Türkiye’den sivil toplum kuruluşları, Azerbaycan’ın başkenti Bakü’de devam eden COP29’a yönelik olarak yaptıkları çağrıda, Türkiye’nin yeşil dönüşümü için işbirliklerinin ve şeffaf iletişimin gücüne vurgu yaptı. Kurulacak işbirlikleri sayesinde, Türkiye’nin iklim hedeflerine ulaşmasının yanı sıra çözüm odaklı bir iklim liderliği örneği sergilemesinin de ortak bir vizyon olarak ele alınması gerekliliği çağrıda yer buldu.
Türkiye’den sivil toplum kuruluşları (STK), 11- 22 Kasım tarihlerinde Azerbaycan’da gerçekleşecek Birleşmiş Milletler (BM) İklim Değişikliği Çerçeve Sözleşmesi 29. Taraflar Konferansı’na (COP29) yönelik olarak önemli bir çağrıda bulundu.
Türkiye Kurumsal Sorumluluk Derneği’nin öncülük ettiği çağrıda, Türkiye’nin yeşil dönüşümü için işbirliklerinin ve şeffaf iletişimin gücüne vurgu yapıldı. Ekim ayında COP29 İklim Zirvesi önceliklerini değerlendirmek için Bahçeşehir Üniversitesi ve CIFAL İstanbul, UNITAR ev sahipliğinde bir araya gelen STK’lar, konuyla ilgili uzmanlar ve akademisyenler, Türkiye’nin iklim hedeflerine ulaşmasının, kapsayıcı ve şeffaf bir yaklaşımla, çeşitli perspektiflere ve ortak sorumluluğa değer verilerek mümkün olacağı konusunda fikir ortaklığı içinde.
Ortak Bir İklim Hedefine Yönelik Taahhüt
Toplantıda Avrupa İklim ve Eylem Ağı İklim ve Enerji Politikaları Koordinatörü Özlem Katısöz ile ekoIQ Yayın Yönetmeni Dr.

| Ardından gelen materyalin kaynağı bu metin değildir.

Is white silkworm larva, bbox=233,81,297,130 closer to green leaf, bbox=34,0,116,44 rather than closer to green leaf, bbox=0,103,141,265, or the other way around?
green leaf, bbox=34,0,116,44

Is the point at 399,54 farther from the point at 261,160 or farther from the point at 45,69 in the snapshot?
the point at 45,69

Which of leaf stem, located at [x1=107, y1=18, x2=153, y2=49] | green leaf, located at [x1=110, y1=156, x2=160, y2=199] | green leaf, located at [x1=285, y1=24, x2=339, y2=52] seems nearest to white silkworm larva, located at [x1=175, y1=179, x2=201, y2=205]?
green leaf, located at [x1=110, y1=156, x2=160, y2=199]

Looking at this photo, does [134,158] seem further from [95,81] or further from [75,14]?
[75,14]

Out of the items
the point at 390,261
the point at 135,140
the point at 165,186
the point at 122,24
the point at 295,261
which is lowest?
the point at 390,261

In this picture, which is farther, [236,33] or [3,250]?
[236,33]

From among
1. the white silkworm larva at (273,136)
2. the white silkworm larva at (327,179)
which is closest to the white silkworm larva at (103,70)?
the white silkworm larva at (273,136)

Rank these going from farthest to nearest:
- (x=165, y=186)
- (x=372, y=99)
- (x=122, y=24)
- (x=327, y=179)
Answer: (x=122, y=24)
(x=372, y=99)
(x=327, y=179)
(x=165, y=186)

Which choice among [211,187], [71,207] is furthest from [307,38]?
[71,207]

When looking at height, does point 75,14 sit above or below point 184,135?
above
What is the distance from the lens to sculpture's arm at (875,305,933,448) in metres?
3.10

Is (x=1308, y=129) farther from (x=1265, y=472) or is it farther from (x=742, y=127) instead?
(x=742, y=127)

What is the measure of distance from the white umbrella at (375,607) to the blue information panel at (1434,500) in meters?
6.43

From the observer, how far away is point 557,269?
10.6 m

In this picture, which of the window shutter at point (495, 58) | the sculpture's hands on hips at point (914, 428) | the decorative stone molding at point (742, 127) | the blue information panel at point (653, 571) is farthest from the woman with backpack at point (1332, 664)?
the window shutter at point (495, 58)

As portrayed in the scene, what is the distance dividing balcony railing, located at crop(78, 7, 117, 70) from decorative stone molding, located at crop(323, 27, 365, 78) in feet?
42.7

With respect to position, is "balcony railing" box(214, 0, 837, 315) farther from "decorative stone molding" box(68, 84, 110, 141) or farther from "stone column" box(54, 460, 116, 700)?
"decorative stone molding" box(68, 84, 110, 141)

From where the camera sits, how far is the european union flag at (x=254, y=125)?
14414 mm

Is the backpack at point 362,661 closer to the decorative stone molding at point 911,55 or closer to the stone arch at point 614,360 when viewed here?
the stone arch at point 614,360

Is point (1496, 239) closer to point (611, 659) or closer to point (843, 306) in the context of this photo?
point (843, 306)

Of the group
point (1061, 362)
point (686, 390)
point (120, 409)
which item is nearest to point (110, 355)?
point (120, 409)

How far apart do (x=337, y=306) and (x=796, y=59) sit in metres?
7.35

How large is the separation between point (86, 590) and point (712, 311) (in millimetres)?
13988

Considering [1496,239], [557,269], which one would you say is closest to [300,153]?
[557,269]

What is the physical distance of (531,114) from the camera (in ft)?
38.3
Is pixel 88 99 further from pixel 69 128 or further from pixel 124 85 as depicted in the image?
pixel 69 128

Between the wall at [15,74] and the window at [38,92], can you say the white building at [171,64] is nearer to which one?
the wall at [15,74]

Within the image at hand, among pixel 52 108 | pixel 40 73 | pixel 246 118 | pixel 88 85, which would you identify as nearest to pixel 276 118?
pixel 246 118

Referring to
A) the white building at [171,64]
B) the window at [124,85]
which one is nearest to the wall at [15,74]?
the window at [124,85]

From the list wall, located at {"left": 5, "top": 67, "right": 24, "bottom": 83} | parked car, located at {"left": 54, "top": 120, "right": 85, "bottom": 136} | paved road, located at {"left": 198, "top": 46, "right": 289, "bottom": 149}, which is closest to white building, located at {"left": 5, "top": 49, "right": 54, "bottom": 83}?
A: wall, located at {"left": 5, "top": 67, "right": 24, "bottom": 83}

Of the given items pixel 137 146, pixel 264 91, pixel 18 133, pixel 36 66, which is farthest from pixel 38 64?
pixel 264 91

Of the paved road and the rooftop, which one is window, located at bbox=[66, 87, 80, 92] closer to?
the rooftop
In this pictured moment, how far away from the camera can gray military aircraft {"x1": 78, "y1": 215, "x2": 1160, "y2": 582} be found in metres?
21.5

Barış Doğru, COP28 ve Türkiye’nin iklim politikalarına dair kapsamlı bir değerlendirme sundu.
Toplantıdaki paydaşlar tarafından COP29 başlarken, Paris İklim Sözleşmesi hedeflerine ulaşılabilmesi için ülkelerin ulusal katkı beyanlarının daha iddialı hale gelmesi ve bu kapsamda Türkiye’nin 2053 karbon nötr olma hedefi ve enerji üretiminde fosil yakıtların kullanımının kademeli olarak azaltılmasıyla ilgili yol haritalarının daha gerçekçi ve ulaşılabilir olabileceği vurgulandı.
Ayrıca yenilenebilir enerji kapasite ve yatırımları açısından Türkiye’nin iyi bir noktada olduğuna değinilen toplantıda; Türkiye’nin COP toplantıları ve zirvelerinde işbirliği yapabileceği bölge ve ülkelerle birlikte hareket edebileceği, “Küresel Yenilenebilirler ve Enerji Verimliliği Taahhüdü” gibi girişimlere katılarak uygulamalarını hızlandırabileceği değerlendirildi.

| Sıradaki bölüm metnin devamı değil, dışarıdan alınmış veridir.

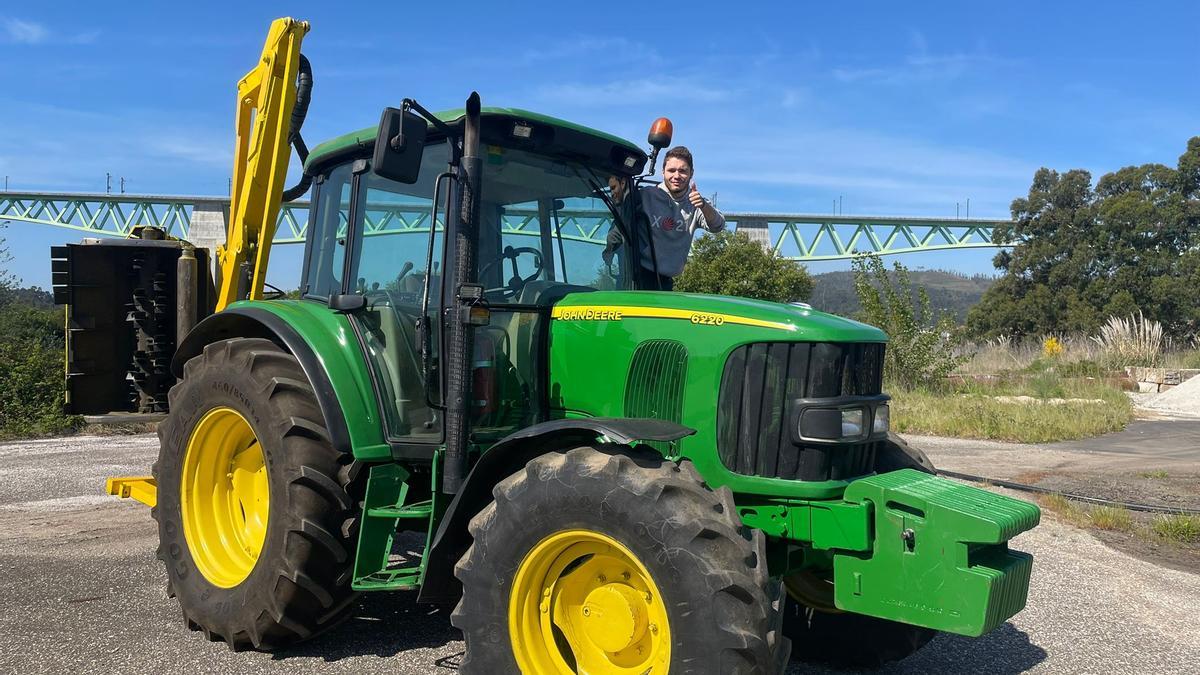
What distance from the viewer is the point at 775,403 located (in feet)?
11.2

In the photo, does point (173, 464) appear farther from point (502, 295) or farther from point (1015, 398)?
point (1015, 398)

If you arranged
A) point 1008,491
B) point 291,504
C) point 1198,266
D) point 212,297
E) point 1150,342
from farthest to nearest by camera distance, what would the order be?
point 1198,266 < point 1150,342 < point 1008,491 < point 212,297 < point 291,504

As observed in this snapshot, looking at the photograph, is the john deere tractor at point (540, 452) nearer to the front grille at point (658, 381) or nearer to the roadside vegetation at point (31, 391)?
the front grille at point (658, 381)

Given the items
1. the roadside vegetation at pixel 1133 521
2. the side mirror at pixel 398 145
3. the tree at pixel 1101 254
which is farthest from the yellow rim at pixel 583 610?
the tree at pixel 1101 254

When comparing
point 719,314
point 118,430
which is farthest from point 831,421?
point 118,430

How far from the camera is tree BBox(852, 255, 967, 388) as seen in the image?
1666cm

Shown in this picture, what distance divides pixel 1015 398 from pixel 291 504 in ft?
51.4

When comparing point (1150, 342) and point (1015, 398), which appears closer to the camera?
point (1015, 398)

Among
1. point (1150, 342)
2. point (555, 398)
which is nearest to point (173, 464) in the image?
point (555, 398)

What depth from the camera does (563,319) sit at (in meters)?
4.03

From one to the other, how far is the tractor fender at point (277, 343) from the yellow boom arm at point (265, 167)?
59 cm

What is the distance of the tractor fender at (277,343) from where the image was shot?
3998 mm

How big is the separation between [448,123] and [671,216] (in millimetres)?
1363

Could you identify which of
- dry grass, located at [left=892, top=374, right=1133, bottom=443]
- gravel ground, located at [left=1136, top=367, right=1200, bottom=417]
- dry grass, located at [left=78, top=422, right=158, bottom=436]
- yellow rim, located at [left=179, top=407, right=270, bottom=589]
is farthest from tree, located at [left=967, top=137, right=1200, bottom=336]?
yellow rim, located at [left=179, top=407, right=270, bottom=589]
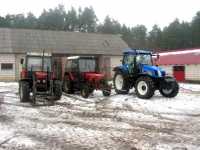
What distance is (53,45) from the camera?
131 ft

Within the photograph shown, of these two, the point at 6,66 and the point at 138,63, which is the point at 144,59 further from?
the point at 6,66

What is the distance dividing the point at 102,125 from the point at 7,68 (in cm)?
2550

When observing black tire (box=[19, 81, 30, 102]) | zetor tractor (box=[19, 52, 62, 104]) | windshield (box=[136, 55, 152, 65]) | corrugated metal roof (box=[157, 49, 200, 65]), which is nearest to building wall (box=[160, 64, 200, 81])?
corrugated metal roof (box=[157, 49, 200, 65])

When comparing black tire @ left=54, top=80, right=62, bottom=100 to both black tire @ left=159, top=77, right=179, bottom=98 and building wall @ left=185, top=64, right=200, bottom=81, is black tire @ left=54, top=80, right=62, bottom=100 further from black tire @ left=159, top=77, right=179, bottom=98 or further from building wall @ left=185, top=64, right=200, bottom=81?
building wall @ left=185, top=64, right=200, bottom=81

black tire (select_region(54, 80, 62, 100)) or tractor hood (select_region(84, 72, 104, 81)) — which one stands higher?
tractor hood (select_region(84, 72, 104, 81))

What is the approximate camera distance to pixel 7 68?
3519 cm

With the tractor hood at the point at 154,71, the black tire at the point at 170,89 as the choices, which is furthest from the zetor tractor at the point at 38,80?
the black tire at the point at 170,89

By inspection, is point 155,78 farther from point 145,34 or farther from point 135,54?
point 145,34

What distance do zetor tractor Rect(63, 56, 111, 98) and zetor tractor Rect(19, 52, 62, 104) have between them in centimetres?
159

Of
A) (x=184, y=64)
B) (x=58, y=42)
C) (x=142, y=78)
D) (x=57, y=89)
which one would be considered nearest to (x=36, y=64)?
(x=57, y=89)

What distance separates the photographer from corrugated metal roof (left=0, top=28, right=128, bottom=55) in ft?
124

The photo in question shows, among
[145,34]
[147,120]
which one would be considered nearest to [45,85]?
[147,120]

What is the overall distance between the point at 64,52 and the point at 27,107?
23.6 metres

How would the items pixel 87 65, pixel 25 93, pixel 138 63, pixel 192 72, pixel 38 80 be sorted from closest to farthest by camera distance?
1. pixel 25 93
2. pixel 38 80
3. pixel 138 63
4. pixel 87 65
5. pixel 192 72
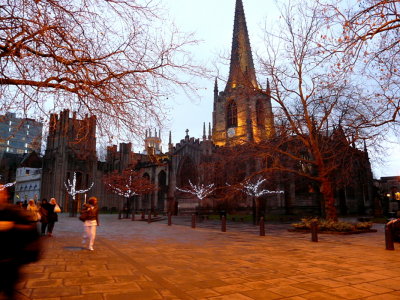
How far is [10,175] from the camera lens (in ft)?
224

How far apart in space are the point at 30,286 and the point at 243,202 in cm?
3874

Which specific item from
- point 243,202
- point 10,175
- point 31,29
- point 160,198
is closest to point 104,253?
point 31,29

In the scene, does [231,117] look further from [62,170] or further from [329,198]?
[329,198]

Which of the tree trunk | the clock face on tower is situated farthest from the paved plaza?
Answer: the clock face on tower

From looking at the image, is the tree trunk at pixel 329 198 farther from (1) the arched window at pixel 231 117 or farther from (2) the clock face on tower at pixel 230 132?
(1) the arched window at pixel 231 117

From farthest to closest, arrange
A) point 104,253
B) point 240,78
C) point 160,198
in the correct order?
point 160,198
point 240,78
point 104,253

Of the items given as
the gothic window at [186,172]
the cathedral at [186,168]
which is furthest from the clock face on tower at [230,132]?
the gothic window at [186,172]

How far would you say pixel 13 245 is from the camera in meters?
2.90

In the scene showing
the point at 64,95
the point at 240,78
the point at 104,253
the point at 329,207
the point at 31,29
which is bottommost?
the point at 104,253

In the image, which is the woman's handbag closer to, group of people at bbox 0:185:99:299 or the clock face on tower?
group of people at bbox 0:185:99:299

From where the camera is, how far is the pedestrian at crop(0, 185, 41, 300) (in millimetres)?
2829

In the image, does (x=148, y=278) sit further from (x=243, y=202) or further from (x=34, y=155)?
(x=34, y=155)

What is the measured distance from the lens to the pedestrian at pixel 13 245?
283cm

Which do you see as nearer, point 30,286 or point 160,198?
point 30,286
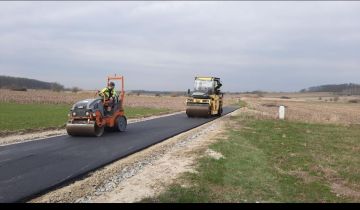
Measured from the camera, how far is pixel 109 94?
59.3ft

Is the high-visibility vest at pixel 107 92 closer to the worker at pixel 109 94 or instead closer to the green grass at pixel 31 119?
the worker at pixel 109 94

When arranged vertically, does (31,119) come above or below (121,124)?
below

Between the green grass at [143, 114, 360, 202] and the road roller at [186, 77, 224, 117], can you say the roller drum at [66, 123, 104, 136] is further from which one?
the road roller at [186, 77, 224, 117]

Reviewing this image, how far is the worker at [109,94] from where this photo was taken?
1794 cm

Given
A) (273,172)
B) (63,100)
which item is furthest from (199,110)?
(63,100)

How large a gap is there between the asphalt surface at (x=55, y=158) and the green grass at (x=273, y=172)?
2.27 meters

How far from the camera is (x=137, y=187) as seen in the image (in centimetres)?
852

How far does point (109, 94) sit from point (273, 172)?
9.43 metres

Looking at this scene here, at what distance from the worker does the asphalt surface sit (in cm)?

Sürekli Diyalog ile Etkili Platformlar Oluşturulmalı
Toplantıdan çıkan önemli sonuçlardan bir diğeri ise tüm paydaşlar arasında sürekli diyalog ve bilgi paylaşımını teşvik edecek platformların kurulması yönündeki çağrı oldu. Sivil toplum temsilcileri, düzenli iletişim kanallarının oluşturulmasının karşılıklı anlayışı artırabileceğini ve Türkiye’nin STK’ları, akademik çevre ve diğer paydaşların farklı uzmanlık alanlarından daha etkin yararlanmasını ve cesur ancak uygulanabilir hedefleri birlikte belirlemenin mümkün olabileceği ele alındı.

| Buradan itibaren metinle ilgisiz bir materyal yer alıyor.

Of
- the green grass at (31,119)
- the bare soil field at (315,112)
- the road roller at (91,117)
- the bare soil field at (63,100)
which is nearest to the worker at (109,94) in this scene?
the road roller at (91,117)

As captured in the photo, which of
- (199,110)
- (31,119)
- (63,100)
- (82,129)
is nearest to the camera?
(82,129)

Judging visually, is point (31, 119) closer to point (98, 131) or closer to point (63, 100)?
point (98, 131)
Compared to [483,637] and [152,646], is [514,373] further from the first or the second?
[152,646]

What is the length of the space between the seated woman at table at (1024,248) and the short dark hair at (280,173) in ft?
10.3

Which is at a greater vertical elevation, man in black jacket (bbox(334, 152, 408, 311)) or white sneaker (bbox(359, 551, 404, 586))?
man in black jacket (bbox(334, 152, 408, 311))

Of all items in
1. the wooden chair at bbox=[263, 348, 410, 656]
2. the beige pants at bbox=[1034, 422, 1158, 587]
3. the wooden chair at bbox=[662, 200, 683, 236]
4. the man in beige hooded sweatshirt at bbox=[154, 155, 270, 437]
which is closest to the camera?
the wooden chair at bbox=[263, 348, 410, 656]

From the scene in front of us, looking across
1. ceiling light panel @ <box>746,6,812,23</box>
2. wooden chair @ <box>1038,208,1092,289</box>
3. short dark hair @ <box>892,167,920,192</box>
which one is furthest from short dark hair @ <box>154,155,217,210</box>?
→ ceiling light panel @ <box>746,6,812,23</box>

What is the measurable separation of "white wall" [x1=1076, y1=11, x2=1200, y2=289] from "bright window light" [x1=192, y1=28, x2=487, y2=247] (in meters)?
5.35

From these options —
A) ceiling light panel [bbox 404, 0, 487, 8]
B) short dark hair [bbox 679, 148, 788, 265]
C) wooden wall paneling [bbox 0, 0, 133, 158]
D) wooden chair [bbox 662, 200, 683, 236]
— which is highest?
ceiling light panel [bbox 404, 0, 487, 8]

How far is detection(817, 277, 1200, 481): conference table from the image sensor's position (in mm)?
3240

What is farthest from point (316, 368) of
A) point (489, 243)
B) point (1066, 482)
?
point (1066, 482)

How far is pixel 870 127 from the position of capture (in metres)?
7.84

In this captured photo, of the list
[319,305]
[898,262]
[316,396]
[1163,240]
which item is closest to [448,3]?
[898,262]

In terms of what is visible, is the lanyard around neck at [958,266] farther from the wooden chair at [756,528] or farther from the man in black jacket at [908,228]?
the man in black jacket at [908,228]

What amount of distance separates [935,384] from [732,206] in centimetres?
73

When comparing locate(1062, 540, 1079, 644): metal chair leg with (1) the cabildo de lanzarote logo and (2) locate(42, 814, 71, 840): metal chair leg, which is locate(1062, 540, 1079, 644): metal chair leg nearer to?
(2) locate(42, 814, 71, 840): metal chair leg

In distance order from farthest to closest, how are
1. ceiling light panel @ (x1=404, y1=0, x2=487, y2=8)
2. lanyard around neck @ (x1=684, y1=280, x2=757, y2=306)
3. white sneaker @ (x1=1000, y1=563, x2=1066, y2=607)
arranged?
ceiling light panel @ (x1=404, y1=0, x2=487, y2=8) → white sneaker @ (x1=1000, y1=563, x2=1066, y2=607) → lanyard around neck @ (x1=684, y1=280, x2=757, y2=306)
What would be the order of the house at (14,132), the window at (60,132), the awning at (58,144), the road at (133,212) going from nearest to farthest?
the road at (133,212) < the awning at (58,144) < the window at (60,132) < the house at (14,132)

Kamunun bundan sonraki iklim zirvesi süreçlerinde düzenli olarak iklimle mücadelede ilgili STK’lar ile bir araya geleceği toplantıların önemli olduğu vurgulandı. Ayrıca Türkiye’nin iklim krizi ile mücadeleye ilişkin hedef, taahhüt ve uygulamalarının izlenebilmesi amacıyla sivil toplumun bir platform oluşturması ve STK’ların iklim kriziyle mücadele alanında azaltım, uyum, ulusal katkı beyanı güncelleme, farkındalık ve eğitim gibi konularda ortak çalışmalar yürütmesi konuları masaya yatırıldı.
Açık iletişimi destekleyen ve ortak projeler geliştirilmesine fırsat sunacak işbirlikleri sayesinde Türkiye, yalnızca iklim hedeflerine ulaşmakla kalmayıp, aynı zamanda işbirliğine dayalı, çözüm odaklı bir iklim liderliği örneği sergilemesinin ortak bir vizyon olarak ele alınması gerekliliği çağrının önemli çıktılarından biri olarak kayıtlara geçti.